* _Supplied data_:
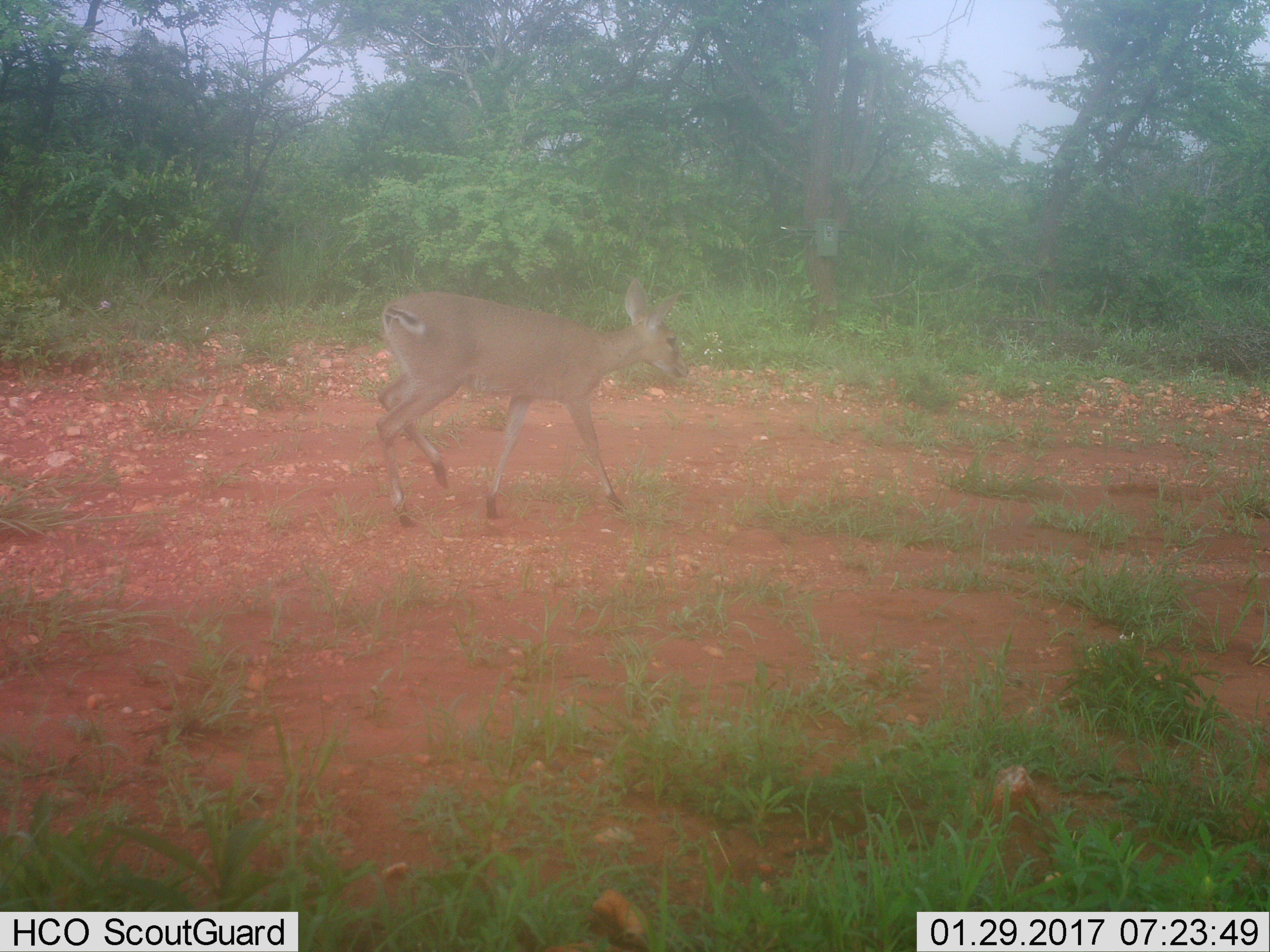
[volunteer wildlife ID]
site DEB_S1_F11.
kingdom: Animalia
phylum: Chordata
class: Mammalia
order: Artiodactyla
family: Bovidae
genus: Sylvicapra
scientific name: Sylvicapra grimmia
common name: common duiker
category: duikercommongrey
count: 1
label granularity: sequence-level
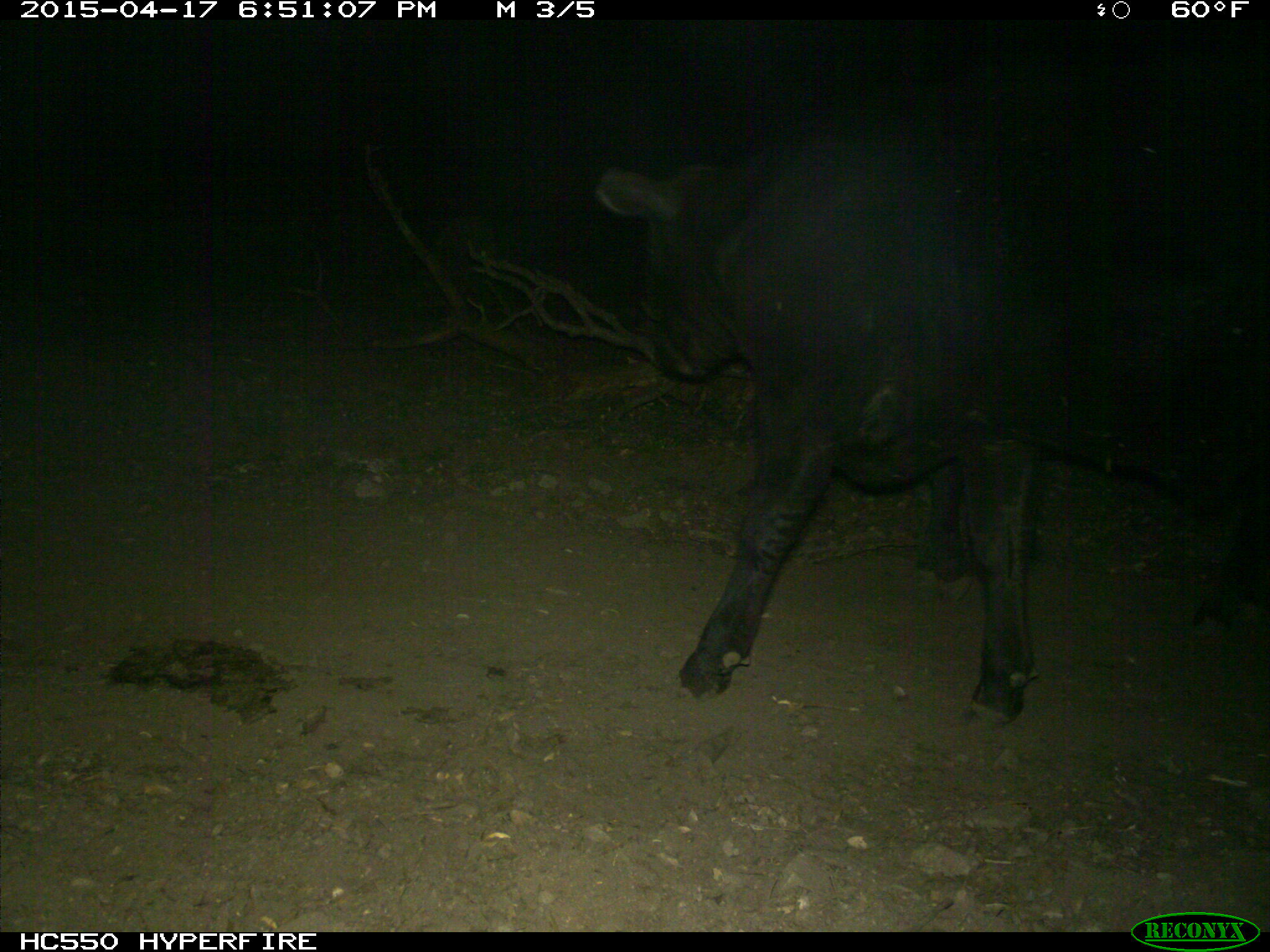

* _Exercise description_:
Precisely the lines from the one containing "family: Bovidae" to the end of the data above, both included, should be printed; leave the pictures out.

* _Answer section_:
family: Bovidae
genus: Sylvicapra
scientific name: Sylvicapra grimmia
common name: common duiker
category: duikercommongrey
count: 1
label granularity: sequence-level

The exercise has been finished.